--- PROBLEM DETAILS ---
Report all lines below with the word "Oregon".

--- DATA FOR THIS EXERCISE ---
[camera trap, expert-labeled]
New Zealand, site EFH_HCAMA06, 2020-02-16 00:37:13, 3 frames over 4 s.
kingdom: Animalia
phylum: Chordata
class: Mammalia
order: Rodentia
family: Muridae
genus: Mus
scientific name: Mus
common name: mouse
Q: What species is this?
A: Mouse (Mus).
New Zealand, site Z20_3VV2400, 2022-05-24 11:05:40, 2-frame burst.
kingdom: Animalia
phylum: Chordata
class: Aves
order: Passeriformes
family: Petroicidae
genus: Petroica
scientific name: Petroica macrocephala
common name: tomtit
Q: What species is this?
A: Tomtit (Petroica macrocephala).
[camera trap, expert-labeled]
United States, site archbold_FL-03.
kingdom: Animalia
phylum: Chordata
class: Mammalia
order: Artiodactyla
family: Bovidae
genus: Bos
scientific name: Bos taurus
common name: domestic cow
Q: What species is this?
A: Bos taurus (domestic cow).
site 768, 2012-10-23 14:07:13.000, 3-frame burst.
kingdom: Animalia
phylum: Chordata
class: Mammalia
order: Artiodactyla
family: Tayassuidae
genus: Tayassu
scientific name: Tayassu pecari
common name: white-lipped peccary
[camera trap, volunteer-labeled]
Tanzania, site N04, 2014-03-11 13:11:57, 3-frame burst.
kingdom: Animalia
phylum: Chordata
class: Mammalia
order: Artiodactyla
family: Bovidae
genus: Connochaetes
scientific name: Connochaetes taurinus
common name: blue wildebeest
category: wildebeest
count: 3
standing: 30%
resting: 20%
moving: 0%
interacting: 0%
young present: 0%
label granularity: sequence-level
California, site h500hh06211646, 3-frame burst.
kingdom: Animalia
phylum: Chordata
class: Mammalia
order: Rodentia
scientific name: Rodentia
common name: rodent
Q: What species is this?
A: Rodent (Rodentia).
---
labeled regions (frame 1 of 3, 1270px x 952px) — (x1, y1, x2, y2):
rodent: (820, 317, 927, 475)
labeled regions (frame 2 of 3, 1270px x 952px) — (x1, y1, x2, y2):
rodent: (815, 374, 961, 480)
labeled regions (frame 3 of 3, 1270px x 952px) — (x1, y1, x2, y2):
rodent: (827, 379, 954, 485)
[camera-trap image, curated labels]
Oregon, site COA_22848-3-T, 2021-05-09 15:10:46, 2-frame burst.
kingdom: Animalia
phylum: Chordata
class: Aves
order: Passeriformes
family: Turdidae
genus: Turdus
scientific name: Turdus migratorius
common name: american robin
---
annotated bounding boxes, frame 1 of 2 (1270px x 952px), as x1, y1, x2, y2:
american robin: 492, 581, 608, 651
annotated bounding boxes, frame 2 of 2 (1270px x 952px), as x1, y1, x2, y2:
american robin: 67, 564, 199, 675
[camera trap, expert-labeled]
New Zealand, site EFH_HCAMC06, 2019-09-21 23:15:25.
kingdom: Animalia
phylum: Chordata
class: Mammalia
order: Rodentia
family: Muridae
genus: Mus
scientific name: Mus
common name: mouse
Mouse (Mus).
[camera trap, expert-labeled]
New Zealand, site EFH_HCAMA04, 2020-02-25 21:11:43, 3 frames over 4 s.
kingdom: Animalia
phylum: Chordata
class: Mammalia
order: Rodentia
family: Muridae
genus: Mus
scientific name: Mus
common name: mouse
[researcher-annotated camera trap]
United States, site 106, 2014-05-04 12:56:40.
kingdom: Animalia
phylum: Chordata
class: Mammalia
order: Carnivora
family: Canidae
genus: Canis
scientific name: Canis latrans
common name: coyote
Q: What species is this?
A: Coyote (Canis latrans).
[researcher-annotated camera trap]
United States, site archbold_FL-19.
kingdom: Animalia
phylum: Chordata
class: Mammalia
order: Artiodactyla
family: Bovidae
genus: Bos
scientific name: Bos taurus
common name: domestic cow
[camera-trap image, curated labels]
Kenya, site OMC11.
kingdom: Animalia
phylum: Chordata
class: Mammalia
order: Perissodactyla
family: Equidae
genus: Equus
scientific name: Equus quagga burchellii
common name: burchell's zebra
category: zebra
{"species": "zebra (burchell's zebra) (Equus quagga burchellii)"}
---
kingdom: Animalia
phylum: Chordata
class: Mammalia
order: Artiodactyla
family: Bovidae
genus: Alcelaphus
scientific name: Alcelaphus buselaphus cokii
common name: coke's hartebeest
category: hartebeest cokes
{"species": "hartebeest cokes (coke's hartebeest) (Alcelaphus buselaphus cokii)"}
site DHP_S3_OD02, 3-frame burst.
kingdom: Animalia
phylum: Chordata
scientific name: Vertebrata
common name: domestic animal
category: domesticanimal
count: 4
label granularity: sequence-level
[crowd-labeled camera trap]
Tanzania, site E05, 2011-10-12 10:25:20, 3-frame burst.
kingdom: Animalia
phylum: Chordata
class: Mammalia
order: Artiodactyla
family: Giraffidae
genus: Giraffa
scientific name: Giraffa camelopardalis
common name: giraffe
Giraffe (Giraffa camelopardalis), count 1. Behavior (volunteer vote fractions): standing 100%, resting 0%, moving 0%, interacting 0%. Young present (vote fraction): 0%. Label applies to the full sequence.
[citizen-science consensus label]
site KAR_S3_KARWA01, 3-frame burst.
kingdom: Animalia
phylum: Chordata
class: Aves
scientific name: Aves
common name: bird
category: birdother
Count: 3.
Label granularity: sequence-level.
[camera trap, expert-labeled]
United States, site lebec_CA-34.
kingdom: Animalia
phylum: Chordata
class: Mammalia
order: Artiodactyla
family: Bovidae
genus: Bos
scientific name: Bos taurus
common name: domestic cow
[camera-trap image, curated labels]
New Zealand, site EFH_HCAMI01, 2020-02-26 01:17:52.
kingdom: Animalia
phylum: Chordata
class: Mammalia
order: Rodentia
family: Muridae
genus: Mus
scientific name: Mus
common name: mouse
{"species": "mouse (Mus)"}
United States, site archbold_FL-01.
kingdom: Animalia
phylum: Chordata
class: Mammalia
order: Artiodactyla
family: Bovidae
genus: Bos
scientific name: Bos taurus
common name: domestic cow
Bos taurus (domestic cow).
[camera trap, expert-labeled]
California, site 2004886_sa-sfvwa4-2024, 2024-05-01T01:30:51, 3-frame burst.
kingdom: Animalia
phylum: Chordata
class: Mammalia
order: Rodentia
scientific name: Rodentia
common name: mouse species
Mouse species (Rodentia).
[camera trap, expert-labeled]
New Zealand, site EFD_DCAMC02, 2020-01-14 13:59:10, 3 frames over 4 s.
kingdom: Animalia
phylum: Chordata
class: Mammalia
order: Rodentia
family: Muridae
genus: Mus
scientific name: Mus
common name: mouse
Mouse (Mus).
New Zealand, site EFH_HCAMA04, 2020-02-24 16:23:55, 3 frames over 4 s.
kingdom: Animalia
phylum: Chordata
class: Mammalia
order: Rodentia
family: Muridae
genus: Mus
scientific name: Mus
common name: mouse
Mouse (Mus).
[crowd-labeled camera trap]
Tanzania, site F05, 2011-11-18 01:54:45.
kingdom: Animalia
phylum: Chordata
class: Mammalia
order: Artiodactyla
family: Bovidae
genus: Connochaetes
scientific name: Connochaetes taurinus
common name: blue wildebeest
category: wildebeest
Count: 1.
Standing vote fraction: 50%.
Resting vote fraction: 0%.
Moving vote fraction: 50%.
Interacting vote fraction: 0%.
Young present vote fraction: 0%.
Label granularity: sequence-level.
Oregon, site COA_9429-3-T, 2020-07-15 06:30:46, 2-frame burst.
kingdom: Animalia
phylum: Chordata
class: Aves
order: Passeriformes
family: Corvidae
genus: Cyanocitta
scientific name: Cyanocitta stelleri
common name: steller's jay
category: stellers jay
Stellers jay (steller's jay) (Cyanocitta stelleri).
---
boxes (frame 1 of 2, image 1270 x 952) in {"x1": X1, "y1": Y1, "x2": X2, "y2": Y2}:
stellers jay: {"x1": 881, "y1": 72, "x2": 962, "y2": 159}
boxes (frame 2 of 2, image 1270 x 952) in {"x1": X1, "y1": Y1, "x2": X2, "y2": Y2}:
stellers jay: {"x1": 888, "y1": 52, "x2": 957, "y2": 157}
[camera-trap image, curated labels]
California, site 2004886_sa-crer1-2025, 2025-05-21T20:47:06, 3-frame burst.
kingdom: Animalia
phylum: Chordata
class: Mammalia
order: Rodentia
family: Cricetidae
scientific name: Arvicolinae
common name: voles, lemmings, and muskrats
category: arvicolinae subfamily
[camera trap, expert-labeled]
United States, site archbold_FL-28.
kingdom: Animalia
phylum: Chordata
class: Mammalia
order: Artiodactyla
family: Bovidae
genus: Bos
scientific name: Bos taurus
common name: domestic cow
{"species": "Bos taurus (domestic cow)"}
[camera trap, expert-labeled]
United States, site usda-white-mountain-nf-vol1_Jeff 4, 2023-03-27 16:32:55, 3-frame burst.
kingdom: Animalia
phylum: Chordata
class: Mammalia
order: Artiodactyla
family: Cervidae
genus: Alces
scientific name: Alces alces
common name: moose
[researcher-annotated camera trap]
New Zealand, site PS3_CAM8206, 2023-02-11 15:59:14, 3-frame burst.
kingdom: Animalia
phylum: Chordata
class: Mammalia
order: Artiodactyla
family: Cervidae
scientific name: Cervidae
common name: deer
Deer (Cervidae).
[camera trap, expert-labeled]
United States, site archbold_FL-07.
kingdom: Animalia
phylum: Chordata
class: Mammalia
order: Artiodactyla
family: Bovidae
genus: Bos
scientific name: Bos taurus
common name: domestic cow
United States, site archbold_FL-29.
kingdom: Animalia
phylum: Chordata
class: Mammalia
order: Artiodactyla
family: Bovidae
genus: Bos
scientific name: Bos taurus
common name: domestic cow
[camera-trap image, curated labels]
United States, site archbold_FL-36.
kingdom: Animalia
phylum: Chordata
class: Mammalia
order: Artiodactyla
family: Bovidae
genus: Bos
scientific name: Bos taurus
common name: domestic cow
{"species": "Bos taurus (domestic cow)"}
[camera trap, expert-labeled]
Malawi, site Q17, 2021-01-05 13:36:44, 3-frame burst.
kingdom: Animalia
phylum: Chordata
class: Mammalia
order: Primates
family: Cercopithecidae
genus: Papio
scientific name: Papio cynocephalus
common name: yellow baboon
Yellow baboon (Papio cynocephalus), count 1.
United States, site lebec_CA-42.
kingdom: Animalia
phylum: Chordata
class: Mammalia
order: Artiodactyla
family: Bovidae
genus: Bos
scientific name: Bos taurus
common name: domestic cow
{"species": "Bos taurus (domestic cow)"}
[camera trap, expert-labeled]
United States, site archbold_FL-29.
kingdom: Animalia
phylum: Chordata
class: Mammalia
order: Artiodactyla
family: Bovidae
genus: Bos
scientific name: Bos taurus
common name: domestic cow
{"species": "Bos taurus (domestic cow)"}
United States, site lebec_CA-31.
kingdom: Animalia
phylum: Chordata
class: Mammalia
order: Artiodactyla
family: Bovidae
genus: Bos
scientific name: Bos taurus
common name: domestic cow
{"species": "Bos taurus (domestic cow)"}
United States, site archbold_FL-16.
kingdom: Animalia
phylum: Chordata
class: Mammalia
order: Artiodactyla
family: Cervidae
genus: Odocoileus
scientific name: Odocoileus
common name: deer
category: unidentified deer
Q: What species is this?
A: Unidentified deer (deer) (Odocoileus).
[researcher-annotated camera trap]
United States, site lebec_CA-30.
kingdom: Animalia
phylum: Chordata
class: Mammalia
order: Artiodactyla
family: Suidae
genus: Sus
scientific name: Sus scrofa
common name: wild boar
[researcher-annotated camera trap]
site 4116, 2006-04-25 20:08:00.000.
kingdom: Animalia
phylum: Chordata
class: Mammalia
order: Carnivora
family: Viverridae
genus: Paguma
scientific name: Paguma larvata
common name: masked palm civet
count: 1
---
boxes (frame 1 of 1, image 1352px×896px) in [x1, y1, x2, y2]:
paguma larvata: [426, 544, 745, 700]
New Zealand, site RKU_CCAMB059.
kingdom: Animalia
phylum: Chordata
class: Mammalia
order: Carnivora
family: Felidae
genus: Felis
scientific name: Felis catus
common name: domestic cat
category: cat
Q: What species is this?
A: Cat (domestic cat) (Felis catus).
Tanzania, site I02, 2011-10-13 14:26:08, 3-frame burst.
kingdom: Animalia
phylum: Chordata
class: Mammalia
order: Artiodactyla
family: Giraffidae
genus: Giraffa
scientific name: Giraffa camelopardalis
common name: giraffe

--- FINISHED TASK ---
Oregon, site COA_22848-3-T, 2021-05-09 15:10:46, 2-frame burst.
Oregon, site COA_9429-3-T, 2020-07-15 06:30:46, 2-frame burst.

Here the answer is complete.